- Task prompt: Look below for the line containing "boxes (frame 1 of 1, image" and the line containing "United States, site archbold_FL-29."; repeat exactly those two lines and all lines between them, and nothing else.

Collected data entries
********************

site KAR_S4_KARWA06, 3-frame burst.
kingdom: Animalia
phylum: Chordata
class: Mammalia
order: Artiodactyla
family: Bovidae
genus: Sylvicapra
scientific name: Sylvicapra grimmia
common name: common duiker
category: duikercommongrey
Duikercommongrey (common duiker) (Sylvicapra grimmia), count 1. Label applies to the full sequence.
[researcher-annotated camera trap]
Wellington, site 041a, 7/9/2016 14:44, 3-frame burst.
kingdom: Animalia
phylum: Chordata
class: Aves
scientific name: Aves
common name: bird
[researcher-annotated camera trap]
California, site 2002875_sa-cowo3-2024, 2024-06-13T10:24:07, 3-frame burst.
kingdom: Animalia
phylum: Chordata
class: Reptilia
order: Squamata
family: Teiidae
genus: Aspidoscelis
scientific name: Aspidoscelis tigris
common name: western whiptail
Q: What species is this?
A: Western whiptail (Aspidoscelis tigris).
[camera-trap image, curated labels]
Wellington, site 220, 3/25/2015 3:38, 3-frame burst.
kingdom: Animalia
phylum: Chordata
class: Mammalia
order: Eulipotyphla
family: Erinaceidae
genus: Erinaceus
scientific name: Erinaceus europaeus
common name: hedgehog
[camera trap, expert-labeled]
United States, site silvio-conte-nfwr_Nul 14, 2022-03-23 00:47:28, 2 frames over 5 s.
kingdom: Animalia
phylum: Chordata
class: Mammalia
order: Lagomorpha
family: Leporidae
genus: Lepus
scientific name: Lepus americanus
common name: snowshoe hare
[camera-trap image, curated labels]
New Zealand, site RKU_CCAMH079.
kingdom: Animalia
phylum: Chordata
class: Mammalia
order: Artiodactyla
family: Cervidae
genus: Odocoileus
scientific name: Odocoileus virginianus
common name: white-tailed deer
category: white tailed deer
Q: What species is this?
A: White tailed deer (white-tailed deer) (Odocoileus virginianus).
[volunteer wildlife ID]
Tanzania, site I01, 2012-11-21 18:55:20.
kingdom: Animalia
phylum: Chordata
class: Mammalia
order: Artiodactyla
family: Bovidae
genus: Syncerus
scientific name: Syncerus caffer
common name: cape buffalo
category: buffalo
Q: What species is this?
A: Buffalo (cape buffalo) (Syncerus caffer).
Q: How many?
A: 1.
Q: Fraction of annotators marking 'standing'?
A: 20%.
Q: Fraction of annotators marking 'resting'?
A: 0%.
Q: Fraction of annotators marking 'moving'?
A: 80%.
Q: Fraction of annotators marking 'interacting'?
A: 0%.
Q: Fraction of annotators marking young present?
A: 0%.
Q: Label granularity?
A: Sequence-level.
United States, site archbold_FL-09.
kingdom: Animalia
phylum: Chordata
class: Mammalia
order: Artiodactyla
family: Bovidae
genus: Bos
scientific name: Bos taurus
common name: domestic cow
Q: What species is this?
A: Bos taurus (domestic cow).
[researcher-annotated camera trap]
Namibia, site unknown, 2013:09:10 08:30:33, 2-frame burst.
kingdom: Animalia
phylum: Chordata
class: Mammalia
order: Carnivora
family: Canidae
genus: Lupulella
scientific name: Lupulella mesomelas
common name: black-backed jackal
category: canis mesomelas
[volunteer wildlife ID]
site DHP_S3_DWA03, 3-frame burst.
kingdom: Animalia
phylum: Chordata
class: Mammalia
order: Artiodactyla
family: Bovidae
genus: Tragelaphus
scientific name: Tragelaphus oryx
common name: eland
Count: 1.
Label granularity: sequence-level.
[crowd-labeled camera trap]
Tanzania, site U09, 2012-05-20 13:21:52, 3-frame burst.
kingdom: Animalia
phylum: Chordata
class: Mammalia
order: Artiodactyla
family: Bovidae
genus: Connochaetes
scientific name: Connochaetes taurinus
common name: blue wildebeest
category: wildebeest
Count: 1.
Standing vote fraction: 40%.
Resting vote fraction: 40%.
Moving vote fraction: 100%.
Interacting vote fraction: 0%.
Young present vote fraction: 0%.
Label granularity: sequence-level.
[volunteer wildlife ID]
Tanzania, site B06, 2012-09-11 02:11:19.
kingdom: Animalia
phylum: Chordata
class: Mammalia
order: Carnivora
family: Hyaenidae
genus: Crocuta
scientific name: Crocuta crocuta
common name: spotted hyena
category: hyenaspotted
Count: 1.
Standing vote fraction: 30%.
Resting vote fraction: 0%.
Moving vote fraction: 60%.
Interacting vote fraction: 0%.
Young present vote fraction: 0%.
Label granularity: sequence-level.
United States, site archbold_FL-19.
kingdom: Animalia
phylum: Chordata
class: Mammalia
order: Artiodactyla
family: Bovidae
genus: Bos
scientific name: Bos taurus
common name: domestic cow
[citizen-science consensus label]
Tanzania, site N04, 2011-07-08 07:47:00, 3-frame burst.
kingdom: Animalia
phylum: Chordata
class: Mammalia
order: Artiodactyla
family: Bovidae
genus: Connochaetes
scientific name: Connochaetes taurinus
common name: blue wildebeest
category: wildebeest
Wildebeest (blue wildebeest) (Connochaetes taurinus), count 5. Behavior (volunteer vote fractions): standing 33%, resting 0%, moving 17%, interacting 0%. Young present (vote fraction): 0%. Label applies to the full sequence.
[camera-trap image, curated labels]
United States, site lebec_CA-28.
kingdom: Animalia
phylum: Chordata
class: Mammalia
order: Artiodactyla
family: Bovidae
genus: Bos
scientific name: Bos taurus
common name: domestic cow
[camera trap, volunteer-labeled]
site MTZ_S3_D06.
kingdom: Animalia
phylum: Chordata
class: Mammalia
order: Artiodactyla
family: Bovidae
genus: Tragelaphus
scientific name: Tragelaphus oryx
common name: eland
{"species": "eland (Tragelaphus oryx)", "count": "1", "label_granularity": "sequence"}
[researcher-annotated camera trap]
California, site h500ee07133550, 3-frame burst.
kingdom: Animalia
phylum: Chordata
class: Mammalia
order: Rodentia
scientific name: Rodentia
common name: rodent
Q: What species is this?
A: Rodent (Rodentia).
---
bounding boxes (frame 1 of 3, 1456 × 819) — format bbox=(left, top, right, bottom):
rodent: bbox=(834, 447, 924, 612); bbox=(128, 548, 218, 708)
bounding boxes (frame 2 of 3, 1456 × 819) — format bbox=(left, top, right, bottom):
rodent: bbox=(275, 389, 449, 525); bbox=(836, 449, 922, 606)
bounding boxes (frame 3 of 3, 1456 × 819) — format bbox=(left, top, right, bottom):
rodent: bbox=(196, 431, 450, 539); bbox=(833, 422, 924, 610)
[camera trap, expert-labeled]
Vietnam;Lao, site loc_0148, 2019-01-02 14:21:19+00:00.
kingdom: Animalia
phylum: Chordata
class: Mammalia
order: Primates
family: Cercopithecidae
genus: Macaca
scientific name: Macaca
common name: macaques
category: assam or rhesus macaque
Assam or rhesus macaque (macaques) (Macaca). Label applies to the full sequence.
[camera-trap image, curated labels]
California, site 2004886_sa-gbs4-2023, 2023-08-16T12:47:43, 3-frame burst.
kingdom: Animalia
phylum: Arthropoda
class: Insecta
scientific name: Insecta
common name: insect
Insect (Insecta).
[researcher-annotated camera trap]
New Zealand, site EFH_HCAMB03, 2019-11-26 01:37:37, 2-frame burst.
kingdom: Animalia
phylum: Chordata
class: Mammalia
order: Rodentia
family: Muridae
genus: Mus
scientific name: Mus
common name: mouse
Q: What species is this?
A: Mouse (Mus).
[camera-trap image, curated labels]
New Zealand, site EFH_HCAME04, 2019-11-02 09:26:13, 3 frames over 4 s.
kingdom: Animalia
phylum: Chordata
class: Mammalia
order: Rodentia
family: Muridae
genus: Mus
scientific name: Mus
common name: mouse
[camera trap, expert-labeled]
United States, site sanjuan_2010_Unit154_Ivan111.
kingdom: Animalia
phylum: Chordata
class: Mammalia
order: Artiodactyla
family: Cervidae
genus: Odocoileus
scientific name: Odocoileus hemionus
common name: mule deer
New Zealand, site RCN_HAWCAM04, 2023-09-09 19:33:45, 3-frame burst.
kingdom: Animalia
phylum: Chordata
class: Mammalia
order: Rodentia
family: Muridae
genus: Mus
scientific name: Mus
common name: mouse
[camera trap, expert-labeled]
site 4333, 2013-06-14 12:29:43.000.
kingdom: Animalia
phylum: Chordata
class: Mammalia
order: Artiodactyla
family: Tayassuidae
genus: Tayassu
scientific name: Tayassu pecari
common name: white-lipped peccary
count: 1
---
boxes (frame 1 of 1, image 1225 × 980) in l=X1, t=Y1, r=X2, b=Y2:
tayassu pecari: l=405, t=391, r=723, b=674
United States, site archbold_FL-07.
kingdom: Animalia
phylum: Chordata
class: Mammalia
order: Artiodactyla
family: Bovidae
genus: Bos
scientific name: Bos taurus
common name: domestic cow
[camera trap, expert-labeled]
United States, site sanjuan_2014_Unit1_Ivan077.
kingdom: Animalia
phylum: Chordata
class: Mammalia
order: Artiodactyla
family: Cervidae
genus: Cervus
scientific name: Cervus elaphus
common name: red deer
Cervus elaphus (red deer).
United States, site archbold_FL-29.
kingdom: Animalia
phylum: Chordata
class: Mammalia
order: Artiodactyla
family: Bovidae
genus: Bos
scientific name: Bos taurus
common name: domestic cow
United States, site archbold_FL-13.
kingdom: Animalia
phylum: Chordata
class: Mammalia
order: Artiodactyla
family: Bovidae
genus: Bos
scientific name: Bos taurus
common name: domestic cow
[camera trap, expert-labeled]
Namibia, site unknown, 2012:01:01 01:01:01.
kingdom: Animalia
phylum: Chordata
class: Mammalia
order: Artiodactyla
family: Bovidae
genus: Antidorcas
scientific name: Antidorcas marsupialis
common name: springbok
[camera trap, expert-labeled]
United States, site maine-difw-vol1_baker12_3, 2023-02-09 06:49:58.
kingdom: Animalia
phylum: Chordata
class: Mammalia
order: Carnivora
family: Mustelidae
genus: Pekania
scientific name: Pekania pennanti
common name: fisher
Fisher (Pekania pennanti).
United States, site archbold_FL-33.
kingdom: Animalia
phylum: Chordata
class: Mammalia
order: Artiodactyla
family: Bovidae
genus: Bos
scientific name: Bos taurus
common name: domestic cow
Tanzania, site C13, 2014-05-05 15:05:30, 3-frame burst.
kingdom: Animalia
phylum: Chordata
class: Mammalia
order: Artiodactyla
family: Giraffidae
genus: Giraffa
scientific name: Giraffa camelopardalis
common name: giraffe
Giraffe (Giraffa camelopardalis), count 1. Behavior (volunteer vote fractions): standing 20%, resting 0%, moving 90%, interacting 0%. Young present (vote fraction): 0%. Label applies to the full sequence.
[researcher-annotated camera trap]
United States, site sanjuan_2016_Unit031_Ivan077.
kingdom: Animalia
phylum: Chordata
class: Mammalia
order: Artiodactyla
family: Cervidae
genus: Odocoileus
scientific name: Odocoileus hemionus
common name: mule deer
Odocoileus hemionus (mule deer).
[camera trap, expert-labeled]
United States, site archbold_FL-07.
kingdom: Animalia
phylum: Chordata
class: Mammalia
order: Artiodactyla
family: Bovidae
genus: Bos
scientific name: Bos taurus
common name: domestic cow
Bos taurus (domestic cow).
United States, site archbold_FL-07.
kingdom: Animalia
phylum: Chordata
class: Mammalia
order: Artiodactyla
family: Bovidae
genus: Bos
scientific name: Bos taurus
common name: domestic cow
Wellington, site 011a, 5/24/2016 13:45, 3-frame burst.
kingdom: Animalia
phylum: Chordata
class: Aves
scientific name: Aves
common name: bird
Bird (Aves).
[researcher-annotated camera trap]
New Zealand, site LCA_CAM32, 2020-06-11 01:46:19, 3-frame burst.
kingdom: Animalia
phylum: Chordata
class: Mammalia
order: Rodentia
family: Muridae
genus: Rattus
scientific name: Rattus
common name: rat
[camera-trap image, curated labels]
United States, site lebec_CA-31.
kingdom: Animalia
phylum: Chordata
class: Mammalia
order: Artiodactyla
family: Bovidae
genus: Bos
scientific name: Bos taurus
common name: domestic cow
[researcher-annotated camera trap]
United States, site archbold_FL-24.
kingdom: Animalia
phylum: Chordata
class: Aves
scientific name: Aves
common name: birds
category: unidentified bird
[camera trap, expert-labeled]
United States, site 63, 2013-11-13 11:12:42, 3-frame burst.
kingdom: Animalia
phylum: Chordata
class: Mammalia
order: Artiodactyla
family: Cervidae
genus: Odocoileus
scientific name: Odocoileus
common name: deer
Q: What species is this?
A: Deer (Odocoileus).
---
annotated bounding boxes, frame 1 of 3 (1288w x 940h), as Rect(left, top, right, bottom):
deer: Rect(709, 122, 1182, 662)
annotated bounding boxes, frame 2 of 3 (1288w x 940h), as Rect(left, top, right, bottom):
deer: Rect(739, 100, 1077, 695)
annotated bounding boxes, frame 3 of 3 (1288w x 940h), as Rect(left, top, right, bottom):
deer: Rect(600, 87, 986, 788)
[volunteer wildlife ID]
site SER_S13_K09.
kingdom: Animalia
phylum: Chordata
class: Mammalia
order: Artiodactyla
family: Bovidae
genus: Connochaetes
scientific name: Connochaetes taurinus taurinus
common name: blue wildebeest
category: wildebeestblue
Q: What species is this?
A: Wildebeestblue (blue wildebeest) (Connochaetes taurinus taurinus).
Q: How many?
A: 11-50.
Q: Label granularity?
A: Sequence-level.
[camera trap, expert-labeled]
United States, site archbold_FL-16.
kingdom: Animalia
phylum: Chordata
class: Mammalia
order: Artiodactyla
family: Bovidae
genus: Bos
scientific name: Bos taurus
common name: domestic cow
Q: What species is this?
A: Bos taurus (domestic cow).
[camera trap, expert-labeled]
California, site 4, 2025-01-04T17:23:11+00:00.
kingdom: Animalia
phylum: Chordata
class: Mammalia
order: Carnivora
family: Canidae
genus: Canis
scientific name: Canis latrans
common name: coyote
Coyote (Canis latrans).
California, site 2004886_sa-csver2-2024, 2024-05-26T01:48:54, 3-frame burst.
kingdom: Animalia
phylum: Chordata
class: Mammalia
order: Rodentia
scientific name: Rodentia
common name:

********************

- Response:
boxes (frame 1 of 1, image 1225 × 980) in l=X1, t=Y1, r=X2, b=Y2:
tayassu pecari: l=405, t=391, r=723, b=674
United States, site archbold_FL-07.
kingdom: Animalia
phylum: Chordata
class: Mammalia
order: Artiodactyla
family: Bovidae
genus: Bos
scientific name: Bos taurus
common name: domestic cow
[camera trap, expert-labeled]
United States, site sanjuan_2014_Unit1_Ivan077.
kingdom: Animalia
phylum: Chordata
class: Mammalia
order: Artiodactyla
family: Cervidae
genus: Cervus
scientific name: Cervus elaphus
common name: red deer
Cervus elaphus (red deer).
United States, site archbold_FL-29.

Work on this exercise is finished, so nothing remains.